▶ [ABOUT THIS EXERCISE]: Return only this: the line with "genus: Papio" and all the lines that follow it below, through the final one, exactly as they are.

▶ [TASK INPUT]:
----
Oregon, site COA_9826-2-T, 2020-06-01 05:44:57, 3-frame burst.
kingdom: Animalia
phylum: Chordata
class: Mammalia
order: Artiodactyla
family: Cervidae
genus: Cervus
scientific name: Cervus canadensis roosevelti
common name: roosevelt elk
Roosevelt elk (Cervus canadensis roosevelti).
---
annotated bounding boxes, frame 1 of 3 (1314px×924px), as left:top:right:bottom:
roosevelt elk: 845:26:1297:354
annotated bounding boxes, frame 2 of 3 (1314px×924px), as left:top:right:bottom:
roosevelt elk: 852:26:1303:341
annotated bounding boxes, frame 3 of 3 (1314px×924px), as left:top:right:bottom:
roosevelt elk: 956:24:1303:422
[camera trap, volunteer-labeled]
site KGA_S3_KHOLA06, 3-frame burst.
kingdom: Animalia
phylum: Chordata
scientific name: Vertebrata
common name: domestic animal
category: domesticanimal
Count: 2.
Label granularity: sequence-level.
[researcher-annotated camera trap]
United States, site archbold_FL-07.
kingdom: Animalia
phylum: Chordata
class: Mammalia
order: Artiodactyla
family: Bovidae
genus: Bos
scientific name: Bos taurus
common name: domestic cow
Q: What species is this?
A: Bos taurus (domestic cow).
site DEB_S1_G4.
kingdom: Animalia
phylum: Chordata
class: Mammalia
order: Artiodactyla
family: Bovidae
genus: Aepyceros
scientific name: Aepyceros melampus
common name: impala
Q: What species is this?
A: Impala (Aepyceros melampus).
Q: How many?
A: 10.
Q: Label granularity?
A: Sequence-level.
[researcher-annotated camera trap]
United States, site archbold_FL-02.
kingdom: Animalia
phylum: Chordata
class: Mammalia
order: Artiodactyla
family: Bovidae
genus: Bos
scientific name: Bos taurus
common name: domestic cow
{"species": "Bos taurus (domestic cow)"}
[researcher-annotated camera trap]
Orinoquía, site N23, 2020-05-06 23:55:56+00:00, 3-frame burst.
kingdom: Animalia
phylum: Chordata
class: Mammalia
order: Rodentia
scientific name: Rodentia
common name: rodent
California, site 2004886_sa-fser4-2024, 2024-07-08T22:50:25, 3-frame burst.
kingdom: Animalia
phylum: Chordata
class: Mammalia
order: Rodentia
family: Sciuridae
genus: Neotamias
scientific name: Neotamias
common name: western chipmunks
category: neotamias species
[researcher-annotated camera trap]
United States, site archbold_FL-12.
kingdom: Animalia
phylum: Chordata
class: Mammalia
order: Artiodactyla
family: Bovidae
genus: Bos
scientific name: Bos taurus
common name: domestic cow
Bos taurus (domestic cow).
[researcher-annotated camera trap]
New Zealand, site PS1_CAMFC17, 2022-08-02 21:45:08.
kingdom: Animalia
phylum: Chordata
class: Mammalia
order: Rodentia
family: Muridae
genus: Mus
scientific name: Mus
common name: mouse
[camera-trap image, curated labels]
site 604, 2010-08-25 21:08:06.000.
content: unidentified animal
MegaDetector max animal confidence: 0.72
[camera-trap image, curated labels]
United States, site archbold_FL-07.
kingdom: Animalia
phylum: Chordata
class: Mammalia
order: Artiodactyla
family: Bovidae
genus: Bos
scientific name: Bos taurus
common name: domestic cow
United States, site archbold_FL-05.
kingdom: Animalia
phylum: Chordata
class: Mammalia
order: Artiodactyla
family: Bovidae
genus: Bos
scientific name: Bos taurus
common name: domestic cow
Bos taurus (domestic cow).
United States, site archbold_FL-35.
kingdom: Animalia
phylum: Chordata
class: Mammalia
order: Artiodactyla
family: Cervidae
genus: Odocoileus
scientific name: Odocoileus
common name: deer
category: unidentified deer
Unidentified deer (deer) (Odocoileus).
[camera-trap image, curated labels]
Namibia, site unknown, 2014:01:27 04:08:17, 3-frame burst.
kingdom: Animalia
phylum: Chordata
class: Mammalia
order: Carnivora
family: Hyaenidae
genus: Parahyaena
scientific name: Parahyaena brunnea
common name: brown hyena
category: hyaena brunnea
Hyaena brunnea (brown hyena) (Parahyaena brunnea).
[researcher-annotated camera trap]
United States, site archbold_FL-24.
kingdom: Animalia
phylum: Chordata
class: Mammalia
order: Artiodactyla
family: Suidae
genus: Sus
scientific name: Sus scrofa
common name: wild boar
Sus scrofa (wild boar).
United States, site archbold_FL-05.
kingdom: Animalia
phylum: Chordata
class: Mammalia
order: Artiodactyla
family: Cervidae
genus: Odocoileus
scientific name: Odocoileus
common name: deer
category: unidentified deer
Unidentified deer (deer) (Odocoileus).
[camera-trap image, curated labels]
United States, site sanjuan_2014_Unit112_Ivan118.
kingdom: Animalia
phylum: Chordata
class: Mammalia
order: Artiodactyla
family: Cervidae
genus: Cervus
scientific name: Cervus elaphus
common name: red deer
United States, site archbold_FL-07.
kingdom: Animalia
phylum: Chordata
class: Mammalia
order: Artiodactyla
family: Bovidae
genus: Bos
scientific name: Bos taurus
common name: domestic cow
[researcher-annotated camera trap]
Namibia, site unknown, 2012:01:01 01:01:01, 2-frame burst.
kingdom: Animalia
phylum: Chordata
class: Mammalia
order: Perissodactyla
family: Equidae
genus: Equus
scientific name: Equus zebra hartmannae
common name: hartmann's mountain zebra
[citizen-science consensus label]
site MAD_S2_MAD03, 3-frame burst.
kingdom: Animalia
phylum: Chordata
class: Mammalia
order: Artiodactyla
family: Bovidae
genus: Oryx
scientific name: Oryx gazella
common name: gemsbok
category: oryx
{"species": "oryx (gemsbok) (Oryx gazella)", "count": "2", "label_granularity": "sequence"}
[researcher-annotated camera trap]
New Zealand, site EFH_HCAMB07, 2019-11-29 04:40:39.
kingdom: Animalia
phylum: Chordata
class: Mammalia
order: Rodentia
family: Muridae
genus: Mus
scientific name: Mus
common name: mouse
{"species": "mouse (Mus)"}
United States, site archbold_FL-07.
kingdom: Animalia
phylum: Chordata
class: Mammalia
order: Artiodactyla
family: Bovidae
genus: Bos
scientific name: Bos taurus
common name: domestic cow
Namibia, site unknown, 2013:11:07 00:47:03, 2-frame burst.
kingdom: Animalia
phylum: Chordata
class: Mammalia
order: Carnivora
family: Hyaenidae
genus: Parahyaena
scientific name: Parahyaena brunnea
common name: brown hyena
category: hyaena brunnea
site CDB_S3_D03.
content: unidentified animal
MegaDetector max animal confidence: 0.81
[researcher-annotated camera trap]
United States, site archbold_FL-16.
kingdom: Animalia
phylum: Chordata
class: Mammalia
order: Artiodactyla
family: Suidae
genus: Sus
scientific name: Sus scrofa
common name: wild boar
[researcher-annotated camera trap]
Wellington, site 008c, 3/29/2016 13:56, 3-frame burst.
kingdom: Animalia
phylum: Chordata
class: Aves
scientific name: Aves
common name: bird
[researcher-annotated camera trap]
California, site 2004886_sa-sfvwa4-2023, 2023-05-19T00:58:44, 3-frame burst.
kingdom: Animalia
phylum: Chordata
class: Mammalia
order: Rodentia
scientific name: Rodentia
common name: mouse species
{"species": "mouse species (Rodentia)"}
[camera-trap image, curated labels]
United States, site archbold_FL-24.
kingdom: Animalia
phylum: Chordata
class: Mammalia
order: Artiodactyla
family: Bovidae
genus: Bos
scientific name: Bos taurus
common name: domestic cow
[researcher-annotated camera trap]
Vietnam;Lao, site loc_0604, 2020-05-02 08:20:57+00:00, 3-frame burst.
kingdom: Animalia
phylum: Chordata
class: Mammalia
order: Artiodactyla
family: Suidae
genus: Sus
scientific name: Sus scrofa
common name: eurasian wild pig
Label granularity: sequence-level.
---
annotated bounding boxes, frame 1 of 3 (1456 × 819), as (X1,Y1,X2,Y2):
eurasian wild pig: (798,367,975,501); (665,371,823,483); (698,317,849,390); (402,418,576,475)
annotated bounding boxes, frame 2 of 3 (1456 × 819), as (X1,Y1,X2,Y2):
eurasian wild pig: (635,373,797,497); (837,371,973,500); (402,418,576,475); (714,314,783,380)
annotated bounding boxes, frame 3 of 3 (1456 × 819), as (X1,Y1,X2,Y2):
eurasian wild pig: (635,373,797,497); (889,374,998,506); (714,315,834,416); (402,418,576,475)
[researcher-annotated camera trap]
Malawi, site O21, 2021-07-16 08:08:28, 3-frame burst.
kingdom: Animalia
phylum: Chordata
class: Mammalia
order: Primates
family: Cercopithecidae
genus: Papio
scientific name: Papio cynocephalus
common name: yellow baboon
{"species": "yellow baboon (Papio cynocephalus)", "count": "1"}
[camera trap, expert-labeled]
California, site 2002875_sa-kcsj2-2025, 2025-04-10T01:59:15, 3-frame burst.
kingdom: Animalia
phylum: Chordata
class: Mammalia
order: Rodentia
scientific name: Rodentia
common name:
----
▶ [WRITTEN ANSWER]:
genus: Papio
scientific name: Papio cynocephalus
common name: yellow baboon
{"species": "yellow baboon (Papio cynocephalus)", "count": "1"}
[camera trap, expert-labeled]
California, site 2002875_sa-kcsj2-2025, 2025-04-10T01:59:15, 3-frame burst.
kingdom: Animalia
phylum: Chordata
class: Mammalia
order: Rodentia
scientific name: Rodentia
common name:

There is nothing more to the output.